> Given text
++++++++
Flying Squid



So far, they don't have opposable thumbs or laser eyes, but some squid can jump out of the water. Specifically, the Caribbean reef squid can leap 50 times its own body length:

Marine biologist Silvia Maciá was boating on the north coast of Jamaica in the summer of 2001 when she noticed something soar out of the sea. At first she thought it was a member of the flying fish family—a group of marine fish that escape predators by breaking the water's surface at great speed and gliding through the air on unusually large pectoral fins. But after tracing the creature's graceful arc for a few seconds, Maciá realized this was no fish. It was a squid—and it was flying.

With her husband and fellow biologist Michael Robinson, Maciá identified the airborne cephalopod as a Caribbean reef squid (Sepioteuthis sepioidea)—a lithe, torpedo-shaped critter with long, undulating fins. They think the squid was startled by the noise of the boat's outboard engine and estimated that the 20-centimeter-long mollusk reached a height of two meters above the water and flew a total distance of 10 meters—50 times its body length. What's more, the squid extended its fins and flared its tentacles in a radial pattern while airborne, as though guiding its flight.
++++++++
> Data extracts
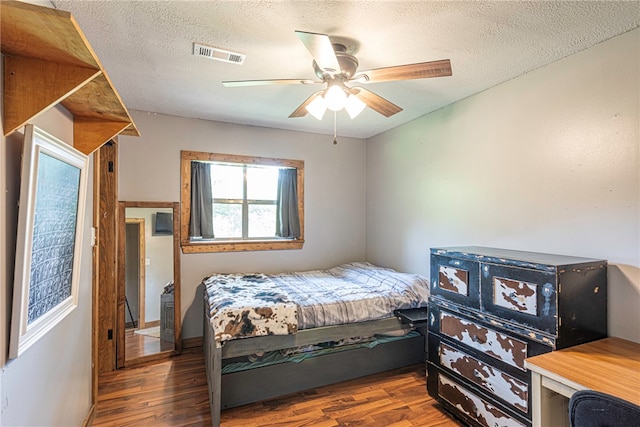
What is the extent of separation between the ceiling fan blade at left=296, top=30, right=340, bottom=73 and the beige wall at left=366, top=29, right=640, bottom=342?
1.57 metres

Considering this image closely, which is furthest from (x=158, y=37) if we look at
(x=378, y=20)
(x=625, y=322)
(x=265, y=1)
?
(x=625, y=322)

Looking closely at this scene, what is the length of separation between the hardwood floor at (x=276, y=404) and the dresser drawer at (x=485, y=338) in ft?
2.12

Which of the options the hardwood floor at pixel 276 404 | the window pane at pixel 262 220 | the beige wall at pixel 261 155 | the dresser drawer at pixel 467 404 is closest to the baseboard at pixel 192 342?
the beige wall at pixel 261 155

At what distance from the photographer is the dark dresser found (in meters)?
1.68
++++++++
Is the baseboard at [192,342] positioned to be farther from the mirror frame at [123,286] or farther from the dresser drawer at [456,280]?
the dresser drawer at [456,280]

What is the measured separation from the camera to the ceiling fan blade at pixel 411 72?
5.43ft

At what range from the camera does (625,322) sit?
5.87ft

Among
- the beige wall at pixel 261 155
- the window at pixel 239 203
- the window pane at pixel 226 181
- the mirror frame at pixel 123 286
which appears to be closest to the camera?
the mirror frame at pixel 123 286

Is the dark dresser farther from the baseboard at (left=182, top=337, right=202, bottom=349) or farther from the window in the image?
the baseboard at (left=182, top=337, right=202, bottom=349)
++++++++
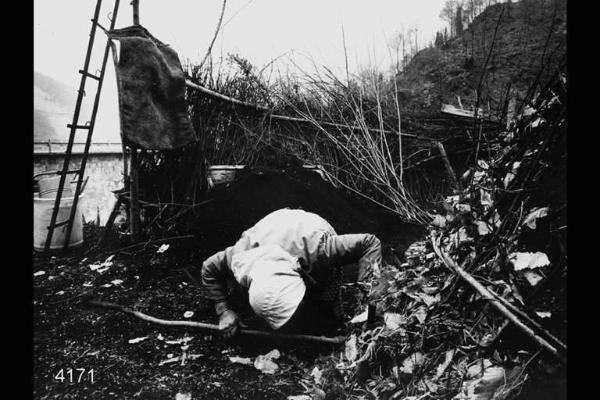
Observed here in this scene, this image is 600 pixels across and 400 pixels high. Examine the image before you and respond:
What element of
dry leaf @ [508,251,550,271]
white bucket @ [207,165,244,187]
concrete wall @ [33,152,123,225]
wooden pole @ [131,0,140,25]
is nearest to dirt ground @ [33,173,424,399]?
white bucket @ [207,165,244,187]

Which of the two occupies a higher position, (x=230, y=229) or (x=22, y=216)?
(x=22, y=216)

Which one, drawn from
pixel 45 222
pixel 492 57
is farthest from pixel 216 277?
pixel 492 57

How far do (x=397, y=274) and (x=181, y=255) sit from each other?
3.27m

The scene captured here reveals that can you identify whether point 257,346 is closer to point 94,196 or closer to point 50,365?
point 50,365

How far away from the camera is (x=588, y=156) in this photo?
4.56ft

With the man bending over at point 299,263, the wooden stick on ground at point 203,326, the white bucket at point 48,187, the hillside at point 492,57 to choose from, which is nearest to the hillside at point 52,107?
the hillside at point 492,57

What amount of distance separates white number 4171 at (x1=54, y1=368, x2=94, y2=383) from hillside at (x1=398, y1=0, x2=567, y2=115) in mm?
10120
++++++++
> Assignment A
In the flying squid passage, how far did the Caribbean reef squid travel through the air?
> Assignment B
Repeat the stretch of the flying squid passage from "With her husband" through "guiding its flight.".
> Assignment C
Write the next part of the flying squid passage, picking up after its final sentence.
The data has no connection to the flying squid passage.

> Answer area A
It flew a total distance of 10 meters, 50 times its body length.

> Answer area B
With her husband and fellow biologist Michael Robinson, Maciá identified the airborne cephalopod as a Caribbean reef squid (Sepioteuthis sepioidea)—a lithe, torpedo-shaped critter with long, undulating fins. They think the squid was startled by the noise of the boat's outboard engine and estimated that the 20-centimeter-long mollusk reached a height of two meters above the water and flew a total distance of 10 meters—50 times its body length. What's more, the squid extended its fins and flared its tentacles in a radial pattern while airborne, as though guiding its flight.

> Answer area C
"It was doing this weird thing with its arms where it had them spread out almost in a circle," recalls Maciá, who teaches at Barry University in Florida. "It had its fins kind of flared out as much as it could—it really looked liked it was flying. It hadn't accidentally flopped out of the water; it was maintaining its posture in a certain way. It was doing something active."